Terror at the Olympics: Munich, 1972
“They’re all gone.”
For millions of people who recall the 1972 Olympics in Munich and who still shudder at the memory of the slaughter unleashed by terrorists there, those words are indelible. They were spoken by ABC’s Jim Mckay — the man behind the famous “thrill of victory, agony of defeat” introduction to the network’s long-running show, Wide World of Sports — when he learned that Israeli athletes and coaches taken hostage by terrorists from the Palestinian group Black September had been murdered.
McKay, a sportscaster who assumed the duties of a news anchor as one of the most shocking events of the 1970s unfolded on live TV, acquitted himself with unforgettable grace and intelligence as the story grew more abominable with each passing hour.
In fact, the simple, unadorned way that McKay reported the news that the Israeli hostages had, in fact, been killed still resonates today, four decades after the event:
“When I was a kid,” McKay began, in a strangely, comfortingly conversational tone, when he got word of what had happened, “my father used to say, ‘Our greatest hopes and our worst fears are seldom realized.’ Our worst fears have been realized tonight. They have now said there were eleven hostages; two were killed in their rooms yesterday morning, nine were killed at the airport tonight. They’re all gone.” [See the footage of the announcement here.]
There were hundreds of journalists from all over the world covering the 1972 Olympics, so the Black September assault and the murder of the Israeli athletes was, in fact, the very first time that a terror attack was reported and broadcast, in real time, across the globe. Among those journalists was LIFE magazine’s Co Rentmeester, a 36-year-old Dutch-born photographer who had distinguished himself (and been wounded by a sniper) while covering the war in Vietnam, and whose photography at the ’72 Olympics resulted not only in the chilling images presented in this gallery, but also in some of the most memorable sports pictures made at those Games.
Here, on the 40th anniversary of the September morning when the terrorists first attacked members of the Israeli team in their apartments in the Olympic Village and took them hostage, LIFE.com presents Rentmeester photos that ran in LIFE a few weeks after the murders — including one image (the first in this gallery) that for countless people became the photograph from the Munich Massacre: a portrait of, in the magazine’s phrase, “a masked figure of doom.”
In the end, 17 people died during the Black September attack: six Israeli coaches, five Israeli athletes, five of the eight terrorists and one West German policeman. Three terrorists were captured, but were later released by the West Germans. According to multiple reports (most of them denied by Israel) Israeli security agents later tracked down and assassinated many of those believed to be responsible for the Munich attack.
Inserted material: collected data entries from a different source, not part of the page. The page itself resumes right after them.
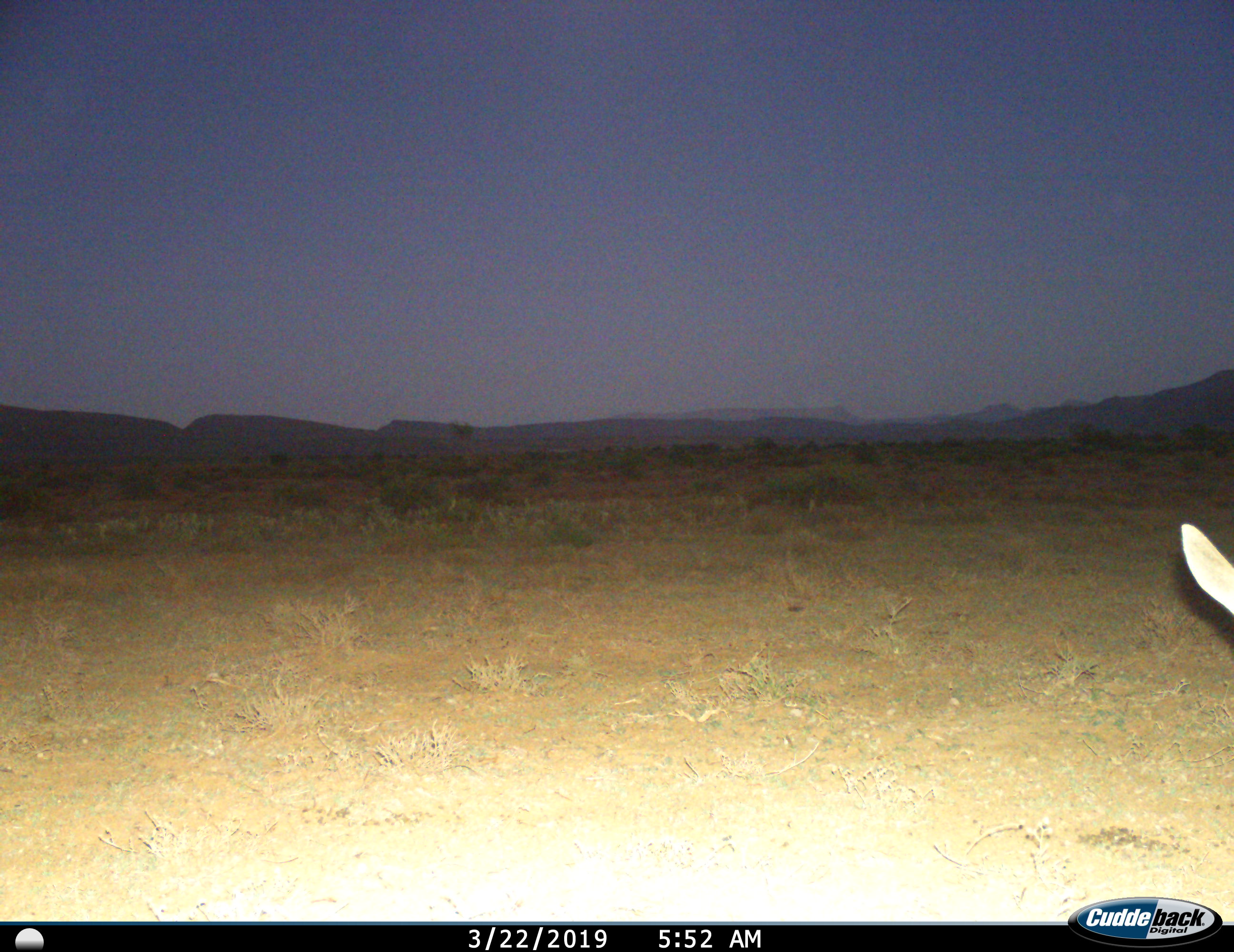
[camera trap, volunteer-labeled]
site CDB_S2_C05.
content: unidentified animal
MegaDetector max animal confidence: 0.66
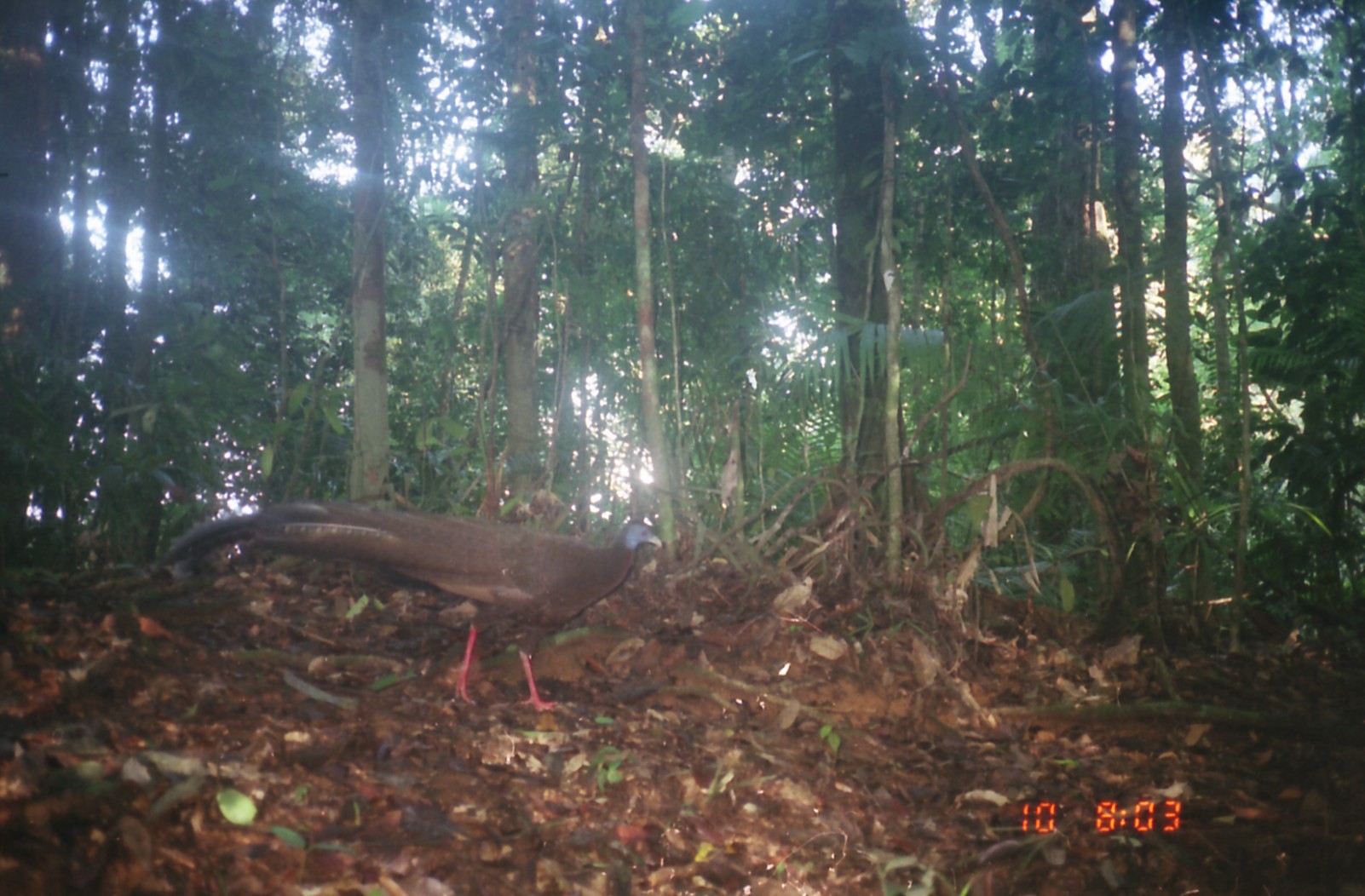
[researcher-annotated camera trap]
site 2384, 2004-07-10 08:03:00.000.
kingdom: Animalia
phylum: Chordata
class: Aves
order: Galliformes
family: Phasianidae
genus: Argusianus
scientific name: Argusianus argus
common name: great argus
Argusianus argus (great argus), count 1.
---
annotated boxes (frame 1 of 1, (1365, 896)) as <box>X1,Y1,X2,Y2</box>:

More recently, the Munich Massacre was again in the news when officials of the London Olympics decided against a 40th anniversary moment of silence during the 2012 opening ceremonies to honor those murdered in 1972. A moment of silence was observed, however, in the Olympic Village in July, during the traditional signing of the Olympic Truce — a surprise tribute by IOC president Jacques Rogge in the midst of an otherwise rote and predictable speech about ideals of fair play and fellowship at the Olympic Games.